Chromium site profile image  

7/18/14 3:55 PM by Chromium

  The UG Blog for some reason called EFC promoter Cairo Howarth the "UFC Africa Head", a thing that does not exist*, because apparently lies help with page hits (see Dana White's quote about Nate Diaz not being a draw become a quote about Nick Diaz on the front page, which is further ironic since Dana White specifically said the exact _opposite_ thing about Nick).   Anyway, short explanation: EFC is a South African promotion that is apparently pretty well-run, and Ruan Potts was scouted from there not too long ago.
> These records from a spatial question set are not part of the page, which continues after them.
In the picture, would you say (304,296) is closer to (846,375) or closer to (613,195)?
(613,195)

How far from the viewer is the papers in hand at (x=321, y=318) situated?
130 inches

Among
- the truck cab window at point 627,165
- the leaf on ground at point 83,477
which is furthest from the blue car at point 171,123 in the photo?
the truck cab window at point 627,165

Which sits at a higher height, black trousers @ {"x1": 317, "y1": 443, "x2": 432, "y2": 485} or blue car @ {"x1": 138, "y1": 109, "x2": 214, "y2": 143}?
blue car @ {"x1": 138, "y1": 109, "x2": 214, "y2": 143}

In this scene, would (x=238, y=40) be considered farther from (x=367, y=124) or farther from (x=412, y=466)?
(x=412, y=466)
One of their fighters, Elvis Moyo, was also a very prominent boxer, and when South Africa's boxing commission found out he was doing MMA fights, they promptly banned him from boxing for life. Because they're utterly ignorant assholes, I guess. EFC medically screens all their competitors to a higher degree than most indy boxing promotions do in that part of the world, and MMA is statistically safer than boxing, so the promotion issued an excellent rebuttal statement. *:For the record, if there were a "UFC Africa Head" it would be Garry Cook, who is the Executive VP and Managing Director for UFC-Europe, Middle East, and Africa.

MisterHawkeMMA site profile image  

7/18/14 11:48 AM by MisterHawkeMMA

Read the article... and now I'm more confused than I was to begin with.